▶ _Challenge a_: In the text about The Dinner Party, explain why a dialogue involving Judy Chicago was held on March 24, 2007.

▶ _Text extract_:
The new gallery for The Dinner Party (© Judy
Chicago, 1974–1979; ceramic, porcelain, textile; 3' x 48' x 42'). Collection
of the Brooklyn Museum (gift of the Elizabeth A. Sackler Center Foundation).
Photo courtesy of Polshek Partnership Architects.
The iconic installation The
Dinner Party, created in 1974–1979, is now the centerpiece
of the new Elizabeth A. Sackler
Center for Feminist Art at the Brooklyn Museum in New York. In our Summer
2007 issue, Carol K. Russell writes about the new home for the installation,
which features place settings for thirty-nine women of history. (Each place setting
includes a cloth runner that incorporates handworked names and designs or symbols.)
Here we share highlights of a dialogue involving artist Judy Chicago, held on
March 24, 2007, as part of the opening-weekend celebration.
Arnold Lehman, director of the Brooklyn Museum, opened the dialogue,
speaking of the “great future” of the new center. He then introduced Elizabeth
Sackler—“trustee of the museum, public historian, great activist
in terms of Native American cultures, the founder of the Elizabeth Sackler Center
for Feminist Art, a great feminist, a great friend”—and “the
one, the only, the great Judy Chicago.” He concluded, “These
are two women of great vision and great commitment.”

▶ _Source data_:
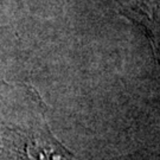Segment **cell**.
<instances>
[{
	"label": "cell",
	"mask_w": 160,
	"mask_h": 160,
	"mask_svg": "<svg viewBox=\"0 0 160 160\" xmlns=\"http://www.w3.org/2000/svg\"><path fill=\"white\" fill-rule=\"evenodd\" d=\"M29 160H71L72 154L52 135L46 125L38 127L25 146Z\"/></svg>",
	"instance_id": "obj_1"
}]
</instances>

* * *

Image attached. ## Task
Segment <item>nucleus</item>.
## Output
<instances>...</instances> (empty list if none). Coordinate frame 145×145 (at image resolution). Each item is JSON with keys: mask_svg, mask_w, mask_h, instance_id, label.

▶ _Challenge b_: Pull out every line of the entries that contains the string "instances". Case counts.

▶ _Exercise answer a_: The dialogue was held as part of the opening-weekend celebration.

▶ _Exercise answer b_:
<instances>
</instances>
<instances>...</instances> (empty list if none). Coordinate frame 145×145 (at image resolution). Each item is JSON with keys: mask_svg, mask_w, mask_h, instance_id, label.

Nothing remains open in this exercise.